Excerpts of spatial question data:
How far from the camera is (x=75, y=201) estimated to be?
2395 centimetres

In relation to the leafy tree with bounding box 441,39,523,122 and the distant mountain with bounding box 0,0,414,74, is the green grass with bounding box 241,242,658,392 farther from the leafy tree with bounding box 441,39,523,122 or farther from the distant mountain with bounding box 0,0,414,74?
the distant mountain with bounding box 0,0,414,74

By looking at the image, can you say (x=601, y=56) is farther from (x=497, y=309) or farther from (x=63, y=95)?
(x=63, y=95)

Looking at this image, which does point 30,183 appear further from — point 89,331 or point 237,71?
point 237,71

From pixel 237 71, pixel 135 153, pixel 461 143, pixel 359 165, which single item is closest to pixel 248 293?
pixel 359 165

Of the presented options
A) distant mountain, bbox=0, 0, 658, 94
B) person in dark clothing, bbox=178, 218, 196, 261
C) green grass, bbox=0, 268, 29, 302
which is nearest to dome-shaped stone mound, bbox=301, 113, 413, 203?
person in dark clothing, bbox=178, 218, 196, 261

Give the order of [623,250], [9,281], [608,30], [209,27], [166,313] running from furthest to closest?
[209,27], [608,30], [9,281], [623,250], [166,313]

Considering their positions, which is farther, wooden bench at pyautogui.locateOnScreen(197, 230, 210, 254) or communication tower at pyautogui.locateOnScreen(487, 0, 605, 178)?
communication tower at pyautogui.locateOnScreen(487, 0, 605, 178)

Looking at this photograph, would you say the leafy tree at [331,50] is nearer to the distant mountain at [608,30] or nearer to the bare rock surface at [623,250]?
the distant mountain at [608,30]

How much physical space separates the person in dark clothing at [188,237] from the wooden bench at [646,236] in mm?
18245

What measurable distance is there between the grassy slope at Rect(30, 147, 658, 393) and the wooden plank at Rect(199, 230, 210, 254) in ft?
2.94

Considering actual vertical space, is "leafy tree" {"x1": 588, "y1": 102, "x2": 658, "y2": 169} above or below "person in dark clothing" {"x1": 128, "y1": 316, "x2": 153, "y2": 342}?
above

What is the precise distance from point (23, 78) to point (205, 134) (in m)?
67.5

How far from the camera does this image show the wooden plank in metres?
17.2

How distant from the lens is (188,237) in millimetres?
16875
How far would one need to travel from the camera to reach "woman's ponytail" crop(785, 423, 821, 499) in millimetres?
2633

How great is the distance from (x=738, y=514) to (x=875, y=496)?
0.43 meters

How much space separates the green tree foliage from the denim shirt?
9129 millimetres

» GIVEN REQUEST: Return verbatim the part of the records that opens with the line containing "How great is" and runs through the end of the records, both ends included.

» THE OUTPUT:
How great is the distance from (x=738, y=514) to (x=875, y=496)?
0.43 meters

How much space separates the green tree foliage from the denim shirt?
9129 millimetres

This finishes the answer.